AIM 1: Please pick out and copy every line in the records that contains the word "inches". Case counts.
>> Begin EXCERPT TO READ
While in the care of her brother-in-law Jasper Tudor, on 28 January 1457, the Countess gave birth to a son, Henry Tudor, at Pembroke Castle. She was thirteen years old at the time and not yet physically mature, so the birth was extremely difficult. In a sermon delivered after her death, Margaret’s confessor, John Fisher, deemed it a miracle that a baby could be born “of so little a personage”. Her son’s birth may have done permanent physical injury to Margaret; despite two later marriages, she never had another child. Years later, she enumerated a set of proper procedures concerning the delivery of potential heirs, perhaps informed by the difficulty of her own experience.

Shortly after her re-entry into society after the birth, Jasper helped arrange another marriage for her to ensure her son’s security. She married Sir Henry Stafford (c. 1425–1471), the second son of Humphrey Stafford, 1st Duke of Buckingham, on 3 January 1458, at the age of fourteen. A dispensation for the marriage was necessary because Margaret and Stafford were second cousins; it was granted on 6 April 1457.
>> End EXCERPT TO READ
AIM 2:
Answer these from the excerpt about Margaret and her son:
(a) On what date was Henry Tudor born?
(b) At which castle did the birth take place?
(c) On what date was the dispensation for her marriage to Sir Henry Stafford granted?
>> Begin RECORDS
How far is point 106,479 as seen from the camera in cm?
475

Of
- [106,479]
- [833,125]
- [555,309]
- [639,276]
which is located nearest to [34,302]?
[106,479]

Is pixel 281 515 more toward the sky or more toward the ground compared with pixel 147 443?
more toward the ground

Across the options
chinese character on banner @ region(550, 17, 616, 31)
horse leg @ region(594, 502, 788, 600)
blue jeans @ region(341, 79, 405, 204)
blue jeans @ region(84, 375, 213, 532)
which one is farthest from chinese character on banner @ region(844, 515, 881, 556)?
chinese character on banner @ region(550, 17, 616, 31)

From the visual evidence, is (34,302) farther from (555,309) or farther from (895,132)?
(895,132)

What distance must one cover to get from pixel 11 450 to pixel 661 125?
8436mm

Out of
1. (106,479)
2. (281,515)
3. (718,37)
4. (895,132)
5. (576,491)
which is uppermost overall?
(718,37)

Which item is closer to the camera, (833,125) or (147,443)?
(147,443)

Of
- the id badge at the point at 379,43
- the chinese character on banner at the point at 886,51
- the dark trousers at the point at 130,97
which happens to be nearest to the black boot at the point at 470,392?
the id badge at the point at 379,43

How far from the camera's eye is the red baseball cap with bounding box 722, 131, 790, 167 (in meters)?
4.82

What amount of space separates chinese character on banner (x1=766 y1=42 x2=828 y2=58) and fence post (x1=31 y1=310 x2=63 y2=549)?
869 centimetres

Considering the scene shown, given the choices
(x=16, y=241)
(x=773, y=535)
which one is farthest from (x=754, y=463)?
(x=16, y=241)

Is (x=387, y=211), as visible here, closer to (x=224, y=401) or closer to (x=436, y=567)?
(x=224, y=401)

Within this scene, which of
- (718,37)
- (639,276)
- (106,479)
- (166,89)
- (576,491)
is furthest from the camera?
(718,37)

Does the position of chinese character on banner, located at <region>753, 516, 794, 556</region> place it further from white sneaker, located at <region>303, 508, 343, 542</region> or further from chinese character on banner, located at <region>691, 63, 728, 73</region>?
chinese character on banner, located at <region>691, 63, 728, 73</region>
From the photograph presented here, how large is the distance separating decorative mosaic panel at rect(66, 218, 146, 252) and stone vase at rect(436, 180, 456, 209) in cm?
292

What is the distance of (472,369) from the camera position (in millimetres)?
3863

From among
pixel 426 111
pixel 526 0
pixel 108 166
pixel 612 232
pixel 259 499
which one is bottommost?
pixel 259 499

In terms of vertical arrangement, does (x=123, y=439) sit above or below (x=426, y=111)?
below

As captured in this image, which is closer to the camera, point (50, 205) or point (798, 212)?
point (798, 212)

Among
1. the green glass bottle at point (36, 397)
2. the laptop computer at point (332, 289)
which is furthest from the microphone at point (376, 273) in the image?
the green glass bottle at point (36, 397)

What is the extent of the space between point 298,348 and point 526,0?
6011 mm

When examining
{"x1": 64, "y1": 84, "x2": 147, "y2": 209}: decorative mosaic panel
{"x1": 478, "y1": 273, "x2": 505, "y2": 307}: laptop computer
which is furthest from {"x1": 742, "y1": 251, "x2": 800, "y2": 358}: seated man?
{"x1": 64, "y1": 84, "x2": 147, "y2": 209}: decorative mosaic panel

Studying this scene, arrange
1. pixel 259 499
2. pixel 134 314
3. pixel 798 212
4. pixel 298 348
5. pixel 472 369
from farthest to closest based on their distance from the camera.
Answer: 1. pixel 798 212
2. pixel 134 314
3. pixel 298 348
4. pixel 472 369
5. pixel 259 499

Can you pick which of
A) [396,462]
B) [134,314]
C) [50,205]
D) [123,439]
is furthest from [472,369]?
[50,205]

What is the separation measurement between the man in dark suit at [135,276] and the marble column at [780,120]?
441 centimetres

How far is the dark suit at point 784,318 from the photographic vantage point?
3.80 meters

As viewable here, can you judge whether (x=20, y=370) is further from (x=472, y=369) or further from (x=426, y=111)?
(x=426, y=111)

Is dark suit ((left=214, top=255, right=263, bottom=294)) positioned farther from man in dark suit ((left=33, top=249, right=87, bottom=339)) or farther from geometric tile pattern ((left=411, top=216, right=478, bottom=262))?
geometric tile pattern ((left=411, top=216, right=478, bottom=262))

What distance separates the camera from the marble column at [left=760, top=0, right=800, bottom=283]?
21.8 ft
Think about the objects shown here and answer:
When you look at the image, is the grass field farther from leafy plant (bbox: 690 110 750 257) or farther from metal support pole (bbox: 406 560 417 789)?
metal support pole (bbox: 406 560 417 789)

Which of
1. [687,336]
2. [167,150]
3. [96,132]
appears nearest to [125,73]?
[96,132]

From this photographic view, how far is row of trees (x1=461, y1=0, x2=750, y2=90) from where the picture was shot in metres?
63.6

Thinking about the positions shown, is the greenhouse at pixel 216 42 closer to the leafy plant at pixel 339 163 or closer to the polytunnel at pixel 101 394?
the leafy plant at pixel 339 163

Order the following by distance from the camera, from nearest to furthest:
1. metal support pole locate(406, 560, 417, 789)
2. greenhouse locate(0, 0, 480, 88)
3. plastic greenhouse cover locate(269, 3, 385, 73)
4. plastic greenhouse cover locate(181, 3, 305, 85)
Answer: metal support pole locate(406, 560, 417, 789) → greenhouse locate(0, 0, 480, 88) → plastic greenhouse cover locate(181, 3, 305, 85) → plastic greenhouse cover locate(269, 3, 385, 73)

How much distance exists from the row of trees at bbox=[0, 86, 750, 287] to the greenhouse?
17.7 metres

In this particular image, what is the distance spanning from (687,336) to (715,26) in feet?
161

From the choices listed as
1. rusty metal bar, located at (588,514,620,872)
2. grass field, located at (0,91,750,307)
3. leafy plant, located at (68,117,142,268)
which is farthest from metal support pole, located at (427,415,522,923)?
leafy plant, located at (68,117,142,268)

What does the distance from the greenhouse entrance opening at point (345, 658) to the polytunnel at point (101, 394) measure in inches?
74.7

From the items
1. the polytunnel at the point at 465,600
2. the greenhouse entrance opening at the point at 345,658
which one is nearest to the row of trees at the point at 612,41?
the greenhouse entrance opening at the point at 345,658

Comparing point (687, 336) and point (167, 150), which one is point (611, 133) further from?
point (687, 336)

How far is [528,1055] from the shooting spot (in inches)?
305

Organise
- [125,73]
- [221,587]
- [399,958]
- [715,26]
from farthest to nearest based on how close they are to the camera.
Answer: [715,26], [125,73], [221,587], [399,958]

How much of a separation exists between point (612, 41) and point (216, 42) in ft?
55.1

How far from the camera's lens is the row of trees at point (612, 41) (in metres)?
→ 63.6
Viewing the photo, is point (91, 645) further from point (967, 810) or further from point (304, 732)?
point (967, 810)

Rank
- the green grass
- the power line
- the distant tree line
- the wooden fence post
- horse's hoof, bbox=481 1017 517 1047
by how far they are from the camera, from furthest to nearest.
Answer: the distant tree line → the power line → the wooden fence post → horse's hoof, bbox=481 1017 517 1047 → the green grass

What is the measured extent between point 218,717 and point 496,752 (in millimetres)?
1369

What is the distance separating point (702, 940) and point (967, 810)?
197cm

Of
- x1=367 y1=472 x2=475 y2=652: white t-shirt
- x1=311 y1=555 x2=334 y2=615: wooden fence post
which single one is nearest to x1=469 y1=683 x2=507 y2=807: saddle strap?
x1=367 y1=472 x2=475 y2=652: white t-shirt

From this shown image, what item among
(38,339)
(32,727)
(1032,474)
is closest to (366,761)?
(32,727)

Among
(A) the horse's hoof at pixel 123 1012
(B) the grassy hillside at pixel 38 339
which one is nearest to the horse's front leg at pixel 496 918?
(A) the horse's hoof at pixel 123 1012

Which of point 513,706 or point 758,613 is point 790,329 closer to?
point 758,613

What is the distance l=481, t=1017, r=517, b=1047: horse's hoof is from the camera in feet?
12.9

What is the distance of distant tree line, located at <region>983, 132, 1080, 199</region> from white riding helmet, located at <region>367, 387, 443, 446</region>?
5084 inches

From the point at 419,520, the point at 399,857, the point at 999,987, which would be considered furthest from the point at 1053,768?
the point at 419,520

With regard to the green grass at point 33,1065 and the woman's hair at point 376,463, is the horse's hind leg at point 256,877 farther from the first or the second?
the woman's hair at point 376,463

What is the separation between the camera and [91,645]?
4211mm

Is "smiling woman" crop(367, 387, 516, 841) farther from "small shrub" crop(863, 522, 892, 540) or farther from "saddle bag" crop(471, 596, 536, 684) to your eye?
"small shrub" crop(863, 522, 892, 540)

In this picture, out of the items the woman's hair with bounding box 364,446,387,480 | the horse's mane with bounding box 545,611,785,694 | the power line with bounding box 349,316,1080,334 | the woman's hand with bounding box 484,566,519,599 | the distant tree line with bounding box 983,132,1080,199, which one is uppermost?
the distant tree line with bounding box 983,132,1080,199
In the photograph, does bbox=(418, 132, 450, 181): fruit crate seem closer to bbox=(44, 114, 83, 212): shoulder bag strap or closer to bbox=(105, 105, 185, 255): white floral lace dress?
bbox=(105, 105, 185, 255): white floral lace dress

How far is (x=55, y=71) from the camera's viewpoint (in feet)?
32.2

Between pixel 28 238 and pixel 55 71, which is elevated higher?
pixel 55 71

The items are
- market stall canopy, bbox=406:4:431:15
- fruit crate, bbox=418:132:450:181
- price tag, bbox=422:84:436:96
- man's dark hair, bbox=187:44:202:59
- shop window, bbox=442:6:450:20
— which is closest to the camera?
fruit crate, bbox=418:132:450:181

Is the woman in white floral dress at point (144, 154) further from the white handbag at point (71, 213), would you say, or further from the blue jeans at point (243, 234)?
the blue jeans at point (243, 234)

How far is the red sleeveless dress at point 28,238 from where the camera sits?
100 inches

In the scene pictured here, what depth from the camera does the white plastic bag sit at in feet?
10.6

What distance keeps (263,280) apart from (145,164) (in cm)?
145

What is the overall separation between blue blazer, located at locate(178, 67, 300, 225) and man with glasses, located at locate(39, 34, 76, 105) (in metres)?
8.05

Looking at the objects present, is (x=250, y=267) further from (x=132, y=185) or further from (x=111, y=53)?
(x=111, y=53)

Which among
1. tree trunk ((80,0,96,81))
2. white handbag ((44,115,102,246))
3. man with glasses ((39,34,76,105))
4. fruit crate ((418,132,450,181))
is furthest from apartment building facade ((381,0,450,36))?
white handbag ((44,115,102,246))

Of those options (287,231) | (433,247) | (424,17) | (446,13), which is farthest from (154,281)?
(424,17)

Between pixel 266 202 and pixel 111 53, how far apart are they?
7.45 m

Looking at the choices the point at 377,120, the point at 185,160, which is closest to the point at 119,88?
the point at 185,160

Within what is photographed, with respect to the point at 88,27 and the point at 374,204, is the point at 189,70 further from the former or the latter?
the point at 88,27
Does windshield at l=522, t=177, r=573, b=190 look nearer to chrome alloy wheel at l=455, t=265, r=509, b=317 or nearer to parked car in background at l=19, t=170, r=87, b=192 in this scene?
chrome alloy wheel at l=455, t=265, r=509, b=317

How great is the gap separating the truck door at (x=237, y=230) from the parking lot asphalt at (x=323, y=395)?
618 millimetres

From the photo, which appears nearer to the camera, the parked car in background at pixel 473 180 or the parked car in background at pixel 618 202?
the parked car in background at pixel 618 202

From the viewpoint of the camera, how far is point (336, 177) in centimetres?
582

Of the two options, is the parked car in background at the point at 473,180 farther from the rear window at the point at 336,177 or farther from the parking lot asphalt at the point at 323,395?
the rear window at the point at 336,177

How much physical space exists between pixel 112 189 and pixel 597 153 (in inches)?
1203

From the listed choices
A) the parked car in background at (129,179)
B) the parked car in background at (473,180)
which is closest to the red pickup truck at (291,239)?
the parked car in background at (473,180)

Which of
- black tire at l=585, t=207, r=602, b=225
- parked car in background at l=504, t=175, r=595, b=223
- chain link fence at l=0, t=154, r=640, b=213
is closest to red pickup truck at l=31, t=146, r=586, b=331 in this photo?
>> End RECORDS
CORRECT ANSWER 1:
What does the distance from the greenhouse entrance opening at point (345, 658) to the polytunnel at point (101, 394) measure in inches?
How far is [528,1055] from the shooting spot (in inches)?
5084 inches
100 inches
How much physical space exists between pixel 112 189 and pixel 597 153 (in inches)?

CORRECT ANSWER 2:
(a) 28 January 1457
(b) Pembroke Castle
(c) 6 April 1457